Console Post: 3DThe 3DS, from almost all reports, is a spectacular piece of hardware.
Game|Life's Chris Kohler was hands-on with the unit yesterday, and here's the opening to his report:
Nintendo’s new 3DS hardware is, in a word, unbelievable.The company didn’t talk about how its stunning technology works during Tuesday’s brief demo for members of the press. But work it does: Without using special glasses, you can see a deep, rich 3-D display on the top screen of the new Nintendo 3DS portable.
That echoes much of what I saw yesterday, and like I've written before, I still vividly remember seeing a 42" autostereoscopic display at E3 almost a decade ago. It was mind-blowing, and 3D without glasses is clearly the future of 3D.
The 3DS, as far as I can tell, uses parallax barrier technology, and here's a description of how it works:
In Parallax Barrier displays a slitted layer is placed over a standard LCD screen to separate the image into separate light paths for the viewer's right and left eyes... One problem with the technology as a home TV option is that the viewer needs to remain still and central for the effect to work. However, as Oliver points out, "if you know there is only one viewer and they are roughly in front of the display and within a meter, then there are ways to give each eye a different image."
I'm sure that this is belaboring the obvious, but for a 3D effect, each eye has to get a separate image from the display. That means that 3D has a much smaller "sweet spot" than 2D viewing, because to see the images in the optimal position, the viewer must be looking at the display from straight-on (or close to it).
That's why autostereoscopic (without glasses) 3D hasn't taken off yet with larger displays. The glasses that we wear "fix" the viewing angle problem, because they're doing additional processing to separate the on-screen image for each eye.

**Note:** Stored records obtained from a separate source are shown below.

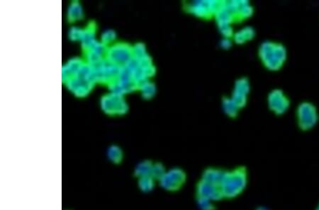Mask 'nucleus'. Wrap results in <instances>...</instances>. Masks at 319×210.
I'll return each instance as SVG.
<instances>
[{
  "mask_svg": "<svg viewBox=\"0 0 319 210\" xmlns=\"http://www.w3.org/2000/svg\"><path fill=\"white\" fill-rule=\"evenodd\" d=\"M258 57L262 65L271 72H278L287 62L288 52L282 43L276 41H266L260 45Z\"/></svg>",
  "mask_w": 319,
  "mask_h": 210,
  "instance_id": "nucleus-1",
  "label": "nucleus"
},
{
  "mask_svg": "<svg viewBox=\"0 0 319 210\" xmlns=\"http://www.w3.org/2000/svg\"><path fill=\"white\" fill-rule=\"evenodd\" d=\"M248 170L246 167L240 165L231 169L226 170L221 184L224 199L233 200L243 194L248 184Z\"/></svg>",
  "mask_w": 319,
  "mask_h": 210,
  "instance_id": "nucleus-2",
  "label": "nucleus"
},
{
  "mask_svg": "<svg viewBox=\"0 0 319 210\" xmlns=\"http://www.w3.org/2000/svg\"><path fill=\"white\" fill-rule=\"evenodd\" d=\"M63 84L76 97H87L96 84L92 67L85 62L78 74Z\"/></svg>",
  "mask_w": 319,
  "mask_h": 210,
  "instance_id": "nucleus-3",
  "label": "nucleus"
},
{
  "mask_svg": "<svg viewBox=\"0 0 319 210\" xmlns=\"http://www.w3.org/2000/svg\"><path fill=\"white\" fill-rule=\"evenodd\" d=\"M124 67L138 86L144 82L150 80L156 74V67L149 54L140 57H133Z\"/></svg>",
  "mask_w": 319,
  "mask_h": 210,
  "instance_id": "nucleus-4",
  "label": "nucleus"
},
{
  "mask_svg": "<svg viewBox=\"0 0 319 210\" xmlns=\"http://www.w3.org/2000/svg\"><path fill=\"white\" fill-rule=\"evenodd\" d=\"M296 120L298 127L308 132L317 126L319 121V113L317 106L309 101H303L298 105L296 110Z\"/></svg>",
  "mask_w": 319,
  "mask_h": 210,
  "instance_id": "nucleus-5",
  "label": "nucleus"
},
{
  "mask_svg": "<svg viewBox=\"0 0 319 210\" xmlns=\"http://www.w3.org/2000/svg\"><path fill=\"white\" fill-rule=\"evenodd\" d=\"M222 4V1L202 0V1H186L184 9L186 13L203 20L214 19L216 13Z\"/></svg>",
  "mask_w": 319,
  "mask_h": 210,
  "instance_id": "nucleus-6",
  "label": "nucleus"
},
{
  "mask_svg": "<svg viewBox=\"0 0 319 210\" xmlns=\"http://www.w3.org/2000/svg\"><path fill=\"white\" fill-rule=\"evenodd\" d=\"M187 179V173L184 168L174 167L167 170L166 173L158 182L165 191L175 193L184 188Z\"/></svg>",
  "mask_w": 319,
  "mask_h": 210,
  "instance_id": "nucleus-7",
  "label": "nucleus"
},
{
  "mask_svg": "<svg viewBox=\"0 0 319 210\" xmlns=\"http://www.w3.org/2000/svg\"><path fill=\"white\" fill-rule=\"evenodd\" d=\"M99 104L101 111L110 116H124L129 109V104L124 96L112 92L103 95Z\"/></svg>",
  "mask_w": 319,
  "mask_h": 210,
  "instance_id": "nucleus-8",
  "label": "nucleus"
},
{
  "mask_svg": "<svg viewBox=\"0 0 319 210\" xmlns=\"http://www.w3.org/2000/svg\"><path fill=\"white\" fill-rule=\"evenodd\" d=\"M105 58L118 66H126L133 59V45L117 41L106 48Z\"/></svg>",
  "mask_w": 319,
  "mask_h": 210,
  "instance_id": "nucleus-9",
  "label": "nucleus"
},
{
  "mask_svg": "<svg viewBox=\"0 0 319 210\" xmlns=\"http://www.w3.org/2000/svg\"><path fill=\"white\" fill-rule=\"evenodd\" d=\"M91 67L96 83L107 86L115 81L122 70V67L109 62L106 58Z\"/></svg>",
  "mask_w": 319,
  "mask_h": 210,
  "instance_id": "nucleus-10",
  "label": "nucleus"
},
{
  "mask_svg": "<svg viewBox=\"0 0 319 210\" xmlns=\"http://www.w3.org/2000/svg\"><path fill=\"white\" fill-rule=\"evenodd\" d=\"M214 19L222 37L232 39L235 33L233 24L237 23L236 19L233 13L227 7L225 1H222V4L214 16Z\"/></svg>",
  "mask_w": 319,
  "mask_h": 210,
  "instance_id": "nucleus-11",
  "label": "nucleus"
},
{
  "mask_svg": "<svg viewBox=\"0 0 319 210\" xmlns=\"http://www.w3.org/2000/svg\"><path fill=\"white\" fill-rule=\"evenodd\" d=\"M267 103L270 111L277 116L287 113L291 106L290 98L280 88H274L268 93Z\"/></svg>",
  "mask_w": 319,
  "mask_h": 210,
  "instance_id": "nucleus-12",
  "label": "nucleus"
},
{
  "mask_svg": "<svg viewBox=\"0 0 319 210\" xmlns=\"http://www.w3.org/2000/svg\"><path fill=\"white\" fill-rule=\"evenodd\" d=\"M108 88L109 92L125 96L128 93L138 91V86L129 72L126 70L125 67H123L119 76L116 79L115 81L108 86Z\"/></svg>",
  "mask_w": 319,
  "mask_h": 210,
  "instance_id": "nucleus-13",
  "label": "nucleus"
},
{
  "mask_svg": "<svg viewBox=\"0 0 319 210\" xmlns=\"http://www.w3.org/2000/svg\"><path fill=\"white\" fill-rule=\"evenodd\" d=\"M250 90H251V85H250V80L247 77H240L234 82L230 98L238 105L240 110L246 106Z\"/></svg>",
  "mask_w": 319,
  "mask_h": 210,
  "instance_id": "nucleus-14",
  "label": "nucleus"
},
{
  "mask_svg": "<svg viewBox=\"0 0 319 210\" xmlns=\"http://www.w3.org/2000/svg\"><path fill=\"white\" fill-rule=\"evenodd\" d=\"M195 195L204 197L215 203L224 199L220 185L207 183L200 178L195 185Z\"/></svg>",
  "mask_w": 319,
  "mask_h": 210,
  "instance_id": "nucleus-15",
  "label": "nucleus"
},
{
  "mask_svg": "<svg viewBox=\"0 0 319 210\" xmlns=\"http://www.w3.org/2000/svg\"><path fill=\"white\" fill-rule=\"evenodd\" d=\"M106 48L107 47L98 41L91 48L83 52V60L91 67L94 66L105 58Z\"/></svg>",
  "mask_w": 319,
  "mask_h": 210,
  "instance_id": "nucleus-16",
  "label": "nucleus"
},
{
  "mask_svg": "<svg viewBox=\"0 0 319 210\" xmlns=\"http://www.w3.org/2000/svg\"><path fill=\"white\" fill-rule=\"evenodd\" d=\"M225 173L226 169L220 167H208L202 170L200 179L207 183L221 186Z\"/></svg>",
  "mask_w": 319,
  "mask_h": 210,
  "instance_id": "nucleus-17",
  "label": "nucleus"
},
{
  "mask_svg": "<svg viewBox=\"0 0 319 210\" xmlns=\"http://www.w3.org/2000/svg\"><path fill=\"white\" fill-rule=\"evenodd\" d=\"M83 58L73 57L62 67V80L63 83L74 77L85 64Z\"/></svg>",
  "mask_w": 319,
  "mask_h": 210,
  "instance_id": "nucleus-18",
  "label": "nucleus"
},
{
  "mask_svg": "<svg viewBox=\"0 0 319 210\" xmlns=\"http://www.w3.org/2000/svg\"><path fill=\"white\" fill-rule=\"evenodd\" d=\"M96 25L95 23L91 21L83 30L80 43L83 52L91 48L97 42L96 39Z\"/></svg>",
  "mask_w": 319,
  "mask_h": 210,
  "instance_id": "nucleus-19",
  "label": "nucleus"
},
{
  "mask_svg": "<svg viewBox=\"0 0 319 210\" xmlns=\"http://www.w3.org/2000/svg\"><path fill=\"white\" fill-rule=\"evenodd\" d=\"M256 32L251 26H245L240 30L235 31L232 40L237 45H244L247 42L252 41L255 39Z\"/></svg>",
  "mask_w": 319,
  "mask_h": 210,
  "instance_id": "nucleus-20",
  "label": "nucleus"
},
{
  "mask_svg": "<svg viewBox=\"0 0 319 210\" xmlns=\"http://www.w3.org/2000/svg\"><path fill=\"white\" fill-rule=\"evenodd\" d=\"M84 18V10L79 1H72L67 10V19L70 23H75Z\"/></svg>",
  "mask_w": 319,
  "mask_h": 210,
  "instance_id": "nucleus-21",
  "label": "nucleus"
},
{
  "mask_svg": "<svg viewBox=\"0 0 319 210\" xmlns=\"http://www.w3.org/2000/svg\"><path fill=\"white\" fill-rule=\"evenodd\" d=\"M222 110L226 116L231 119H235L238 117L240 111V108L238 105L234 102L230 96H224L222 100Z\"/></svg>",
  "mask_w": 319,
  "mask_h": 210,
  "instance_id": "nucleus-22",
  "label": "nucleus"
},
{
  "mask_svg": "<svg viewBox=\"0 0 319 210\" xmlns=\"http://www.w3.org/2000/svg\"><path fill=\"white\" fill-rule=\"evenodd\" d=\"M254 14V7L250 4L249 1L240 0V6L237 13V21L238 22L248 20Z\"/></svg>",
  "mask_w": 319,
  "mask_h": 210,
  "instance_id": "nucleus-23",
  "label": "nucleus"
},
{
  "mask_svg": "<svg viewBox=\"0 0 319 210\" xmlns=\"http://www.w3.org/2000/svg\"><path fill=\"white\" fill-rule=\"evenodd\" d=\"M138 91H140L143 99L150 100L155 97L157 93V88L154 82L151 80H148L139 85Z\"/></svg>",
  "mask_w": 319,
  "mask_h": 210,
  "instance_id": "nucleus-24",
  "label": "nucleus"
},
{
  "mask_svg": "<svg viewBox=\"0 0 319 210\" xmlns=\"http://www.w3.org/2000/svg\"><path fill=\"white\" fill-rule=\"evenodd\" d=\"M153 164V161L149 160V159H145V160L139 162L134 168V176L138 179L140 177L150 175Z\"/></svg>",
  "mask_w": 319,
  "mask_h": 210,
  "instance_id": "nucleus-25",
  "label": "nucleus"
},
{
  "mask_svg": "<svg viewBox=\"0 0 319 210\" xmlns=\"http://www.w3.org/2000/svg\"><path fill=\"white\" fill-rule=\"evenodd\" d=\"M106 156L107 158L112 162V164L119 165L122 164L123 160H124V152L122 149L117 144H112L109 146V148L107 149L106 152Z\"/></svg>",
  "mask_w": 319,
  "mask_h": 210,
  "instance_id": "nucleus-26",
  "label": "nucleus"
},
{
  "mask_svg": "<svg viewBox=\"0 0 319 210\" xmlns=\"http://www.w3.org/2000/svg\"><path fill=\"white\" fill-rule=\"evenodd\" d=\"M156 182L151 175H146L138 178L137 185L140 191L144 193H148L154 189Z\"/></svg>",
  "mask_w": 319,
  "mask_h": 210,
  "instance_id": "nucleus-27",
  "label": "nucleus"
},
{
  "mask_svg": "<svg viewBox=\"0 0 319 210\" xmlns=\"http://www.w3.org/2000/svg\"><path fill=\"white\" fill-rule=\"evenodd\" d=\"M195 201L199 210H218V208L215 204V202L208 199V198H204V197L195 195Z\"/></svg>",
  "mask_w": 319,
  "mask_h": 210,
  "instance_id": "nucleus-28",
  "label": "nucleus"
},
{
  "mask_svg": "<svg viewBox=\"0 0 319 210\" xmlns=\"http://www.w3.org/2000/svg\"><path fill=\"white\" fill-rule=\"evenodd\" d=\"M117 33L112 29H107L103 31L100 36V42L108 47L117 42Z\"/></svg>",
  "mask_w": 319,
  "mask_h": 210,
  "instance_id": "nucleus-29",
  "label": "nucleus"
},
{
  "mask_svg": "<svg viewBox=\"0 0 319 210\" xmlns=\"http://www.w3.org/2000/svg\"><path fill=\"white\" fill-rule=\"evenodd\" d=\"M167 170L168 169H167L166 167H165L164 164L162 163V162H153L150 175H151V176L153 177L156 181H158V180H159L160 178L164 175L165 173H166Z\"/></svg>",
  "mask_w": 319,
  "mask_h": 210,
  "instance_id": "nucleus-30",
  "label": "nucleus"
},
{
  "mask_svg": "<svg viewBox=\"0 0 319 210\" xmlns=\"http://www.w3.org/2000/svg\"><path fill=\"white\" fill-rule=\"evenodd\" d=\"M83 30H84V29H82V28L78 27V26H72L69 31H68V38H69L70 40L79 41L80 42L82 36H83Z\"/></svg>",
  "mask_w": 319,
  "mask_h": 210,
  "instance_id": "nucleus-31",
  "label": "nucleus"
},
{
  "mask_svg": "<svg viewBox=\"0 0 319 210\" xmlns=\"http://www.w3.org/2000/svg\"><path fill=\"white\" fill-rule=\"evenodd\" d=\"M146 46L143 42H137L133 45V57H140L147 55Z\"/></svg>",
  "mask_w": 319,
  "mask_h": 210,
  "instance_id": "nucleus-32",
  "label": "nucleus"
},
{
  "mask_svg": "<svg viewBox=\"0 0 319 210\" xmlns=\"http://www.w3.org/2000/svg\"><path fill=\"white\" fill-rule=\"evenodd\" d=\"M233 41L232 39H227L223 38L220 42V47L222 49L225 50H228L233 46Z\"/></svg>",
  "mask_w": 319,
  "mask_h": 210,
  "instance_id": "nucleus-33",
  "label": "nucleus"
},
{
  "mask_svg": "<svg viewBox=\"0 0 319 210\" xmlns=\"http://www.w3.org/2000/svg\"><path fill=\"white\" fill-rule=\"evenodd\" d=\"M255 210H271L269 209V208H266V207L258 206V207H257L256 208H255Z\"/></svg>",
  "mask_w": 319,
  "mask_h": 210,
  "instance_id": "nucleus-34",
  "label": "nucleus"
},
{
  "mask_svg": "<svg viewBox=\"0 0 319 210\" xmlns=\"http://www.w3.org/2000/svg\"><path fill=\"white\" fill-rule=\"evenodd\" d=\"M315 210H319V204L318 205V206H317V209Z\"/></svg>",
  "mask_w": 319,
  "mask_h": 210,
  "instance_id": "nucleus-35",
  "label": "nucleus"
}]
</instances>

Until we can see 3D without glasses with a viewing angle at least as large as current LCD displays (which themselves have inferior viewing angles to plasma), we won't see home displays with autostereoscopic technology.
I went to Best Buy last Saturday to try out the Samsung and Panasonic 3D displays. Both require powered glasses, and it took over fifteen minutes for the salesman to actually find pairs for us to use.

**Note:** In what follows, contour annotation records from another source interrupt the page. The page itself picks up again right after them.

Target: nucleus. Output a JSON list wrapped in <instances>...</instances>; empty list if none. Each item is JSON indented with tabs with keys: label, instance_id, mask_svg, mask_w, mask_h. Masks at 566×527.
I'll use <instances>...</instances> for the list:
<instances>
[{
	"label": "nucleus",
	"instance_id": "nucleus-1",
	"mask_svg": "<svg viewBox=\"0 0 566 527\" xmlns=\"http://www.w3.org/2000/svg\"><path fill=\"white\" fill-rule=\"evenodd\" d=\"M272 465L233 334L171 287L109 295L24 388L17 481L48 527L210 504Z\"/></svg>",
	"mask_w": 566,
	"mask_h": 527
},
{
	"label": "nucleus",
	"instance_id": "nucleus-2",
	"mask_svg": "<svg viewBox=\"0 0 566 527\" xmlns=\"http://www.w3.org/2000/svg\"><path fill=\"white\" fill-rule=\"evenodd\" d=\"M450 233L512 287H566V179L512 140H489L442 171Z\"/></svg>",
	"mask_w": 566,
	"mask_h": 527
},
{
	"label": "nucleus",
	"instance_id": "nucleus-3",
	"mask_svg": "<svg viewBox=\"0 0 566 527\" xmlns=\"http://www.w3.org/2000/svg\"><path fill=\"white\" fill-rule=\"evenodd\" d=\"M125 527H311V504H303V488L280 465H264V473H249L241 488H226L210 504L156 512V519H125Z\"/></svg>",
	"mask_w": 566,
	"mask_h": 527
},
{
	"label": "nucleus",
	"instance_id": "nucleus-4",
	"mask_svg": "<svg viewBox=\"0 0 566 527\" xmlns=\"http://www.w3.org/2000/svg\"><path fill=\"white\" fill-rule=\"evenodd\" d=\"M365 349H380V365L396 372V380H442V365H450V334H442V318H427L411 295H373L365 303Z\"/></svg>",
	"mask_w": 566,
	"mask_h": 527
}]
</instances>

The Samsung LCD, in brief, sucked. The 3D effect looked sort of pasted-on, very cheesy, and I was completely underwhelmed.
The Panasonic plasma was entirely different. The 3D image popped right off the screen, the colors were spectacular, and I was totally blown away.
The glasses, though, were annoying as hell, and no amount of on-screen magnificence could hide that.
That's sort of a circuitous route (do I take any other?) to this point. Nintendo, traditionally cast as an inferior technology company, is actually using cutting-edge technology for the 3DS. Given that the size of displays using parallax barrier technology is increasing every few months, it's entirely possible that this same tech will eventually be used for 42" autostereoscopic displays, and these displays are going to blow everyone away.
Sony, traditionally cast as a cutting edge technology company, is using 3D technology that has a severely limited lifespan. They're promoting the hell out of it--hell, they're essentially betting the company on it--but it's still 3D with glasses.
If it weren't for Nintendo, very few people would even know that glasses-free 3D exists, but as soon as the 3DS launches, everyone will know it, and I wonder how that will affect the purchase of large 3D displays that require glasses.
It's going to be hard to go back, isn't it?
Sony focused on 3D in the E3 presser, and it's definitely going to draw an audience, but before their heavily-touted 3D displays even reach market, they're old news.